◆ Actions to take ◆
1. Return the part of the Wool review that runs from "Before the end" down to "at the end.", copied word for word.
2. Supply the next part of the review of Wool, starting after its final sentence.

◆ Text under study ◆
=== Section Start ===

Wool

Wool, by Hugh Howey
Publication: Self –> Hybrid
Genre: Dystopian Sci Fi
Verdict: Yes

If you keep abreast of the news in self-publishing (or possibly even if you don’t), you don’t need me to tell you that Hugh Howey’s Wool is selling. It’s the Next Big Thing, the latest book that proves that self-publishers can in fact find an audience, excite them, and make a zillion dollars. It is also a really compelling piece of dystopian science fiction, and as your local Technician, I set out to analyze why.

Wool starts out with the promising premise,

The children were playing while Holston climbed to his death…

and goes on to tell us all about Holston, and the life of desperate misery he’s been living for the last three years, ever since his wife left the underground silo in which their entire society lives to clean the lenses of the cameras that provide them their only view of the bleak, dangerously toxic world outside. People don’t come back from cleaning, so sending someone out to clean is the method of execution. And as the silo’s sheriff, Holston had to help do it to his wife.

But he’s now determined to join her, to find out for himself what actually exists beyond the silo’s walls. Could his wife still be alive? Holston, in his grief, seems to simultaneously believe she is, and isn’t. Why was she so determined to leave the silo? And why do the exiled people clean the lenses anyway? Why don’t they just sit down on a rock and wait for death, to spite the society that sent them to their doom?

Before the end of the sample, Holston will have the surprising and horrifying answers to all these questions. And that is what makes the sample of Wool such a compelling selling tool: it tells a complete story. It is a sample in the purest sense: it tells you what this writer can deliver as a storyteller, not just at the beginning of a tale, but at the end.

=== Section End ===

◆ Data shown ◆
=== Section Start ===

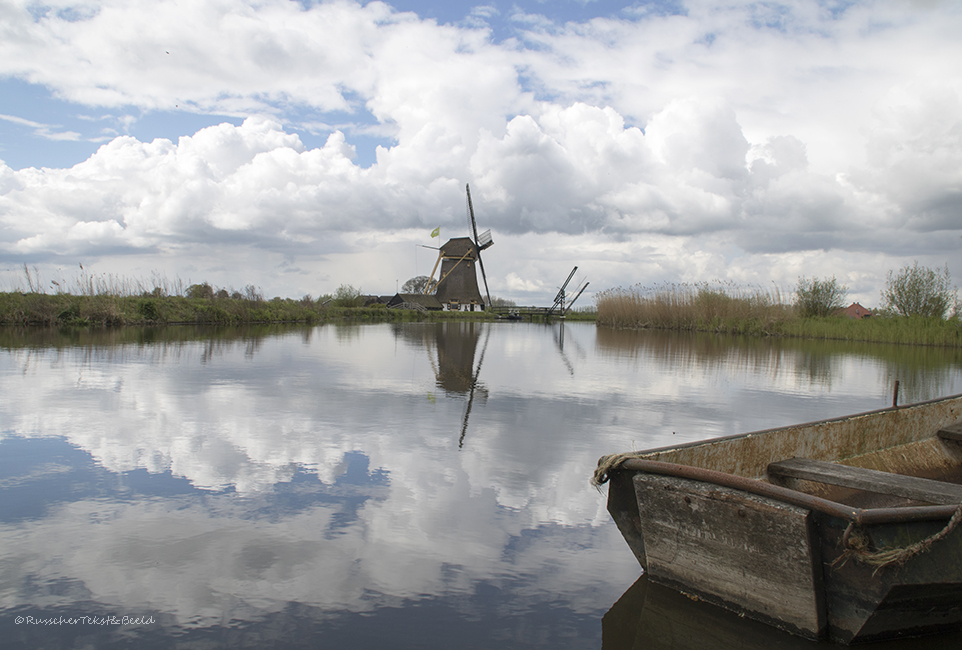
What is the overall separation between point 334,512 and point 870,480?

=== Section End ===
=== Section Start ===

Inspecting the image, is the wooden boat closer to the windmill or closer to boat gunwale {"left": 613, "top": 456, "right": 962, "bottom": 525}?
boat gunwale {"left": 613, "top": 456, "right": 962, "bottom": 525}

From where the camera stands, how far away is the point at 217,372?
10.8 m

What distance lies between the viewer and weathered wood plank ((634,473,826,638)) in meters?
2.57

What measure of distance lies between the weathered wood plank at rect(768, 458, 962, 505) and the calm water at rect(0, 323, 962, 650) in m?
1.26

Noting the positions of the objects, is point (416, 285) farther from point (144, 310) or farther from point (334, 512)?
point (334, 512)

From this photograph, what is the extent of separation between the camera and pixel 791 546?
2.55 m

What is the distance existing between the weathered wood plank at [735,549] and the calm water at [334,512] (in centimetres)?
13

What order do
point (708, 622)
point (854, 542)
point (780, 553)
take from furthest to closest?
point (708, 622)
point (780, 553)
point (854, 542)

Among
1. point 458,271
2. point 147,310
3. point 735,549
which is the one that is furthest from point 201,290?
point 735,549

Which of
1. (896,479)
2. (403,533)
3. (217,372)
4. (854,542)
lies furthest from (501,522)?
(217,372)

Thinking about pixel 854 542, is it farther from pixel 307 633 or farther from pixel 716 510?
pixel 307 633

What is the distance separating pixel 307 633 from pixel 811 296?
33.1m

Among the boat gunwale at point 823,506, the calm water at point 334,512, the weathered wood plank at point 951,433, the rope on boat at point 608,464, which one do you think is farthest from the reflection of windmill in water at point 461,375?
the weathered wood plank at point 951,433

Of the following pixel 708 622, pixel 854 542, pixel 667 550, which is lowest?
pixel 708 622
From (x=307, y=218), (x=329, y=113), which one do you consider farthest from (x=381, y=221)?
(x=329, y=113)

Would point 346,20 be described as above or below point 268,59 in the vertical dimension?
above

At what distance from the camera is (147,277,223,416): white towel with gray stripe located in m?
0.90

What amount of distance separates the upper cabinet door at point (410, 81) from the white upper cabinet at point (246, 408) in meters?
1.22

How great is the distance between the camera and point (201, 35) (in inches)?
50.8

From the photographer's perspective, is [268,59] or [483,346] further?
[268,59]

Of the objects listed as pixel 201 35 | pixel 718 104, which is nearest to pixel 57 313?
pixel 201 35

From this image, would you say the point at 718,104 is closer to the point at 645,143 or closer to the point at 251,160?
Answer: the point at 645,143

=== Section End ===
=== Section Start ===

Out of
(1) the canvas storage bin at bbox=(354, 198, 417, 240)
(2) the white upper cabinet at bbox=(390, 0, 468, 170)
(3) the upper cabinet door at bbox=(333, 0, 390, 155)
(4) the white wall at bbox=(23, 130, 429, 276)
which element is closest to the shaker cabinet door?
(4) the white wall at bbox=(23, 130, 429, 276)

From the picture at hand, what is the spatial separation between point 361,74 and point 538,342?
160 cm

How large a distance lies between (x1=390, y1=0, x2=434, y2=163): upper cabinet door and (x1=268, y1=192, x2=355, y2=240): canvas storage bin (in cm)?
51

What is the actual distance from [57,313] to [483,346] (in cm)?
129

=== Section End ===

◆ Responses per task ◆
1.
Before the end of the sample, Holston will have the surprising and horrifying answers to all these questions. And that is what makes the sample of Wool such a compelling selling tool: it tells a complete story. It is a sample in the purest sense: it tells you what this writer can deliver as a storyteller, not just at the beginning of a tale, but at the end.

2.
This is a tactic frequently employed by self-publishing authors, though usually in a slightly different form: release an abbreviated version of your book, or a short story based on your characters, for free. Use that to sell your larger work. It’s a good tactic, and what makes it even more effective here is two things:

1. It leads seamlessly into the larger novel, and
2. It not only answers questions, it raises others.

In the final pages of his story, Holston will learn of a terrible lie that has shaped life in the silo. It will bring his tale to a satisfying end, but it will leave us readers with a couple of important questions to answer: Why perpetrated this lie? And why?

This, I think, is the best way to use a short story as a selling tool, whether you’re releasing it as a standalone story or as the initial pages of your book. Let some balls come to rest, but leave others in the air. Satisfy and perturb. Tell us that you know how to end a story. But whatever you do, don’t end it completely.